**Short exercise a**
From the vectors passage, give again the part that opens with "The trick is" and closes with "and machine learning.", swapping "arrow" for "directed segment".

Vectors
Vectors in linear algebra are quantities with both magnitude and direction. They’re the foundational object of nearly every quantitative field — physics describes forces and velocities as vectors, computer graphics encodes positions and lighting as vectors, machine learning models represent data points and gradients as vectors. Once you understand vectors, you have the basic vocabulary for most of applied mathematics.
The trick is to hold two views simultaneously. Geometrically, a vector is an arrow with length and direction. Algebraically, a vector is a tuple of numbers (the components). Both views are correct, both are useful, and most insights come from translating between them. Operations on vectors look one way as arrow manipulations and another way as arithmetic on components — and the two views always agree.
This study note covers the geometric and algebraic definitions, the standard operations (addition, scalar multiplication, dot product, cross product), magnitudes and unit vectors, projections, linear independence, the geometric meaning of all the operations, and applications across science, engineering, and machine learning.

**Short exercise b**
Extract all the records below and copy every line of them word for word.

**Data for this exercise**

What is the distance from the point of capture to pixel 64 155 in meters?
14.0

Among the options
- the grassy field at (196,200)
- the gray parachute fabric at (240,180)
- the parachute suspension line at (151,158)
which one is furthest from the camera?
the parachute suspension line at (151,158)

**Correct result a**
The trick is to hold two views simultaneously. Geometrically, a vector is an directed segment with length and direction. Algebraically, a vector is a tuple of numbers (the components). Both views are correct, both are useful, and most insights come from translating between them. Operations on vectors look one way as directed segment manipulations and another way as arithmetic on components — and the two views always agree.
This study note covers the geometric and algebraic definitions, the standard operations (addition, scalar multiplication, dot product, cross product), magnitudes and unit vectors, projections, linear independence, the geometric meaning of all the operations, and applications across science, engineering, and machine learning.

**Correct result b**
What is the distance from the point of capture to pixel 64 155 in meters?
14.0

Among the options
- the grassy field at (196,200)
- the gray parachute fabric at (240,180)
- the parachute suspension line at (151,158)
which one is furthest from the camera?
the parachute suspension line at (151,158)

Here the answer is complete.